(Given information)
>>>
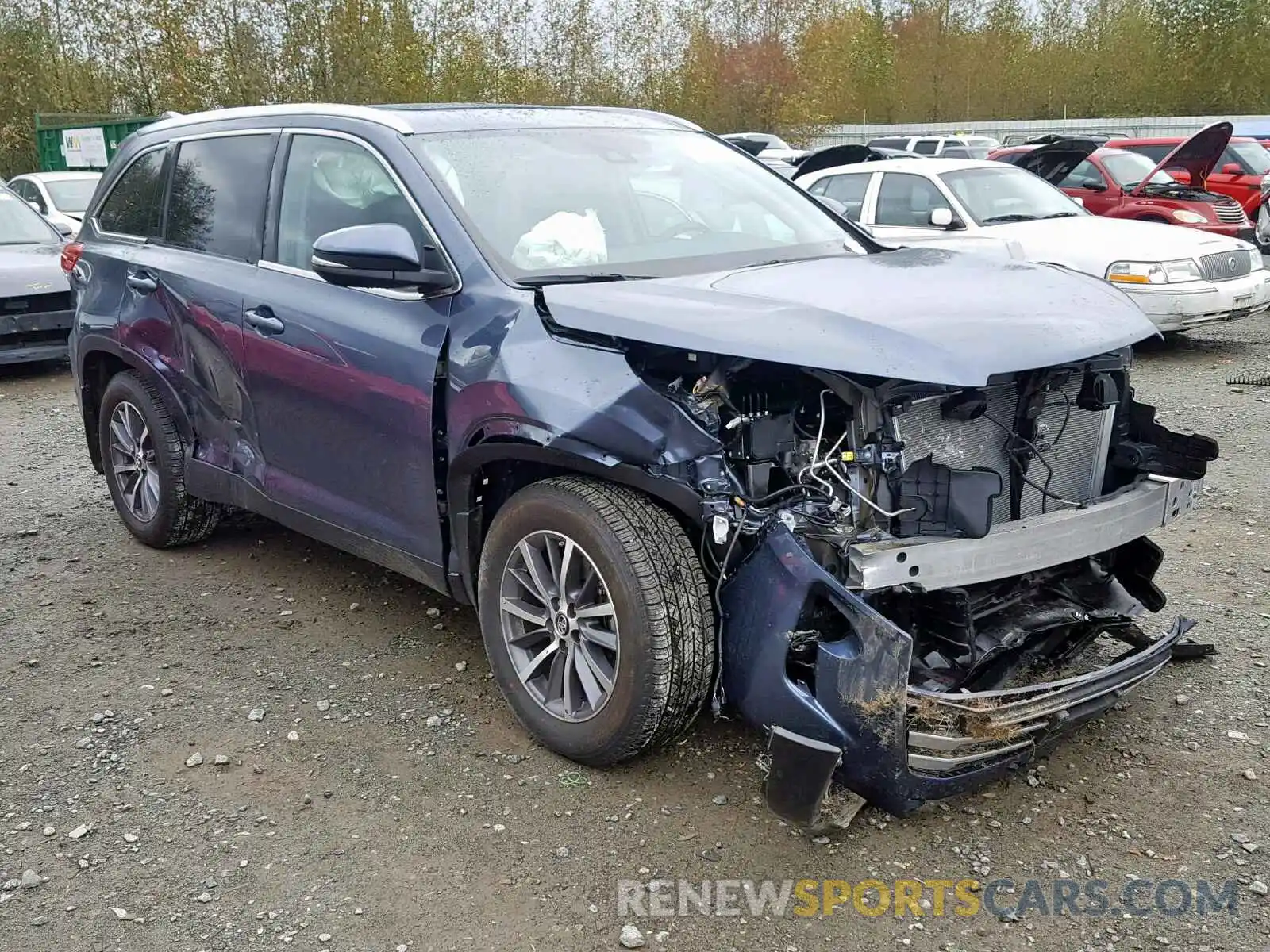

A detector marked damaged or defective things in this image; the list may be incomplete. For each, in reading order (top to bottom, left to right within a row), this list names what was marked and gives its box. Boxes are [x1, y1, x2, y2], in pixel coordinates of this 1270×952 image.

red damaged car [991, 123, 1257, 248]
bent hood [1130, 123, 1232, 197]
red damaged car [1111, 130, 1270, 251]
bent hood [540, 252, 1156, 390]
damaged toyota highlander [64, 106, 1213, 825]
crumpled front bumper [721, 479, 1194, 819]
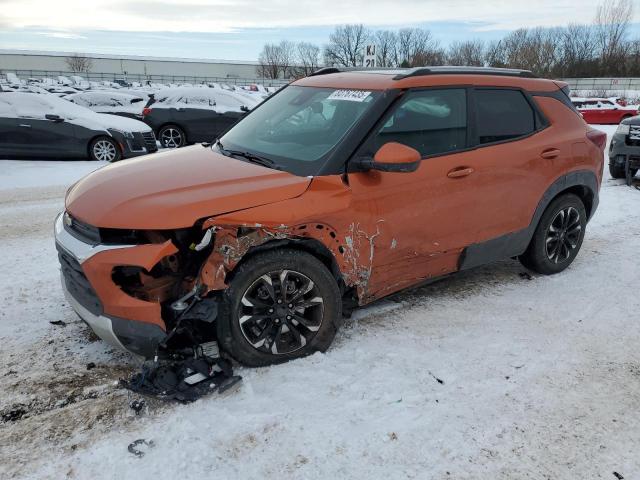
<<<
(The task) Each record should appear again exactly as it stands, with no picture included.

(Output for this exercise)
A detector marked damaged or defective things in this image; the list may be incomplete. For each, in reading order (top to bottom, left to right within a row), this list names what was marked and gives its box. Boxes are [x1, y1, x2, y2], in pixel coordinates of this 1270×952 image.

red damaged car [991, 123, 1257, 248]
bent hood [1130, 123, 1232, 197]
red damaged car [1111, 130, 1270, 251]
bent hood [540, 252, 1156, 390]
damaged toyota highlander [64, 106, 1213, 825]
crumpled front bumper [721, 479, 1194, 819]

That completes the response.